After lunch, we headed over to the gem of Midewin – its dolomite prairie. The dolomite prairie is considered one of the rarest habitats around the globe, due to its sedimentary bedrock, shallow soils and poor drainage/limited moisture storage. Its specific set of characteristics allows it to support a unique set of plant species, specifically those without long roots (such as common prairie plants like the Silphium family), including Illinois bundleflower, leafy prairie clover, prickly pear cactus, and whorled milkweed (Asclepias veticillata). Oftentimes, the bedrock is completely exposed, providing a type of habitat completely unlike any other we had previously seen. It made for a perfect end to the visit, and served as a reminder of how lucky we are to have these experiences. We were also able to climb up one of the bunkers before we left!

Thursday brought a long day of parsnip pulling. We headed over to the Irish Oaks workday, and while Casper and I helped out the volunteers, the rest of the interns headed off to pull parsnip further back in the site. After a halfway break (and plenty of delicious rhubarb pie, thank you, Larry!), we switched, and Casper and I headed off to battle the parsnip while the rest of the crew worked on woody invasive removal at the burn pile. We regrouped and had a lunch break, then we went back out into the field at Irish but this time to battle garden valerian (Valeriana officinalis), which is easily removed by pulling.

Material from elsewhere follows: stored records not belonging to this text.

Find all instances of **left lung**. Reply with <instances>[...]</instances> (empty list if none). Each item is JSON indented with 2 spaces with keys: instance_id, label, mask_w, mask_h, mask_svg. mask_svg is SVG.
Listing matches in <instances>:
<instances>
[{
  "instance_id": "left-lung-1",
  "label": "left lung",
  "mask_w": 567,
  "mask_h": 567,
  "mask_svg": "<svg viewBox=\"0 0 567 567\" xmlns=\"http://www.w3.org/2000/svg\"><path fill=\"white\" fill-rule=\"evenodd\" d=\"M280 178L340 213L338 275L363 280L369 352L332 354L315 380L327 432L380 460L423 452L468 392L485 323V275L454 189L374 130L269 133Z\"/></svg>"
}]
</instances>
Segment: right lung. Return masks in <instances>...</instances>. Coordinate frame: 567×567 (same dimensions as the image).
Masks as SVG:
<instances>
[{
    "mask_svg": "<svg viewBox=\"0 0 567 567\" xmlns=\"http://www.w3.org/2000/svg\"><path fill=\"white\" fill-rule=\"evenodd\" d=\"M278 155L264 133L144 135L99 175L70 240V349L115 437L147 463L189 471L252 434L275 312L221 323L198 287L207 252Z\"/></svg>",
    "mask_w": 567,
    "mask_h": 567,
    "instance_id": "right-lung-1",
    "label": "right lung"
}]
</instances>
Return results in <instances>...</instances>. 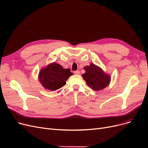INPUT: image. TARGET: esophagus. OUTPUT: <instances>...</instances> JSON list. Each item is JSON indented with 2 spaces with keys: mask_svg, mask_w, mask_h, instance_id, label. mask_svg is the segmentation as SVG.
<instances>
[{
  "mask_svg": "<svg viewBox=\"0 0 148 148\" xmlns=\"http://www.w3.org/2000/svg\"><path fill=\"white\" fill-rule=\"evenodd\" d=\"M74 73L76 75H79L80 73V72L79 70H76V71H74Z\"/></svg>",
  "mask_w": 148,
  "mask_h": 148,
  "instance_id": "34e87169",
  "label": "esophagus"
}]
</instances>
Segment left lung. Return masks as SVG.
<instances>
[{
  "label": "left lung",
  "mask_w": 148,
  "mask_h": 148,
  "mask_svg": "<svg viewBox=\"0 0 148 148\" xmlns=\"http://www.w3.org/2000/svg\"><path fill=\"white\" fill-rule=\"evenodd\" d=\"M86 73L82 76L87 84L94 90H102L107 87L110 81V76L104 73L103 71L93 64L86 66Z\"/></svg>",
  "instance_id": "8db88e82"
}]
</instances>
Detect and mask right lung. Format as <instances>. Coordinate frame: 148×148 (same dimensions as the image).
Segmentation results:
<instances>
[{
	"instance_id": "1",
	"label": "right lung",
	"mask_w": 148,
	"mask_h": 148,
	"mask_svg": "<svg viewBox=\"0 0 148 148\" xmlns=\"http://www.w3.org/2000/svg\"><path fill=\"white\" fill-rule=\"evenodd\" d=\"M73 73L70 69H65L53 62L40 70L39 79L46 89L56 90L66 84V81Z\"/></svg>"
}]
</instances>
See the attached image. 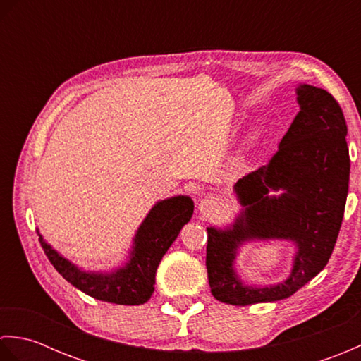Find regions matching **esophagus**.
I'll use <instances>...</instances> for the list:
<instances>
[{
	"mask_svg": "<svg viewBox=\"0 0 361 361\" xmlns=\"http://www.w3.org/2000/svg\"><path fill=\"white\" fill-rule=\"evenodd\" d=\"M198 208L206 216H209L212 212H217L220 209V200L217 197H212V195H206L204 198H202L200 204H198Z\"/></svg>",
	"mask_w": 361,
	"mask_h": 361,
	"instance_id": "esophagus-1",
	"label": "esophagus"
}]
</instances>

Valerian is a garden escapee from the southern Wisconsin area, and is becoming quite a prominent invasive in Northern Illinois, especially at Irish Oaks. Once the sun became too hot and we had made a good enough mark on the invasives, we headed back to headquarters. While the interns stayed at Hennen to prep for our Youth & Family Center hike the next week, I went out to run a couple errands and monitor the shooting star (Dodecatheon meadia) population at one of our sites. I was pleased to see the seed is coming along nicely. 

Friday was a bit of a change in pace. While Kim and the interns headed off to monitor Pistakee Bay with Randy Schietzelt, I went off to Ryder’s Woods and Donato Conservation Easement to monitor seed progress of the feathery false, starry false, and regular Solomon’s seal. They were all coming along nicely, so I headed back to Hennen and finished up a couple things for upcoming events. Then, my next task was to plant some turtlehead plants at Hennen along the pond. Though I’m usually used to having help while planting, going solo was interestingly therapeutic, especially with the steady drizzle of rain creating a peaceful environment. After transferring the turtleheads to their new home, I made sure to mark each cluster with flagging tape and put it on the map. Covered in mud and a little soaked but enjoying myself nonetheless, I headed back into the garage to mix a couple jugs of herbicide, which would be used on invasive species at Wolf Oak Woods (thanks for keeping it interesting, locust….). Finally, I went back inside to eat lunch with the other interns, and caught up on their excursion at Pistakee Bay. Afterwards, I dropped off the herbicide to its respective location and then mixed some more herbicide, later to be used at Irish Oaks. At this point, it was around 3:30 and all of us plus Lisa took a little field trip to Woodland Hills to check in on some signage that had gone awry. Along the way, I spotted a common jumping spider that was hiding in an old sign. Though I personally thought he was a beautiful sight, my feelings of awe were not shared among the whole crew. Nonetheless, his long green fangs and huge hairy body were a great way to end the week.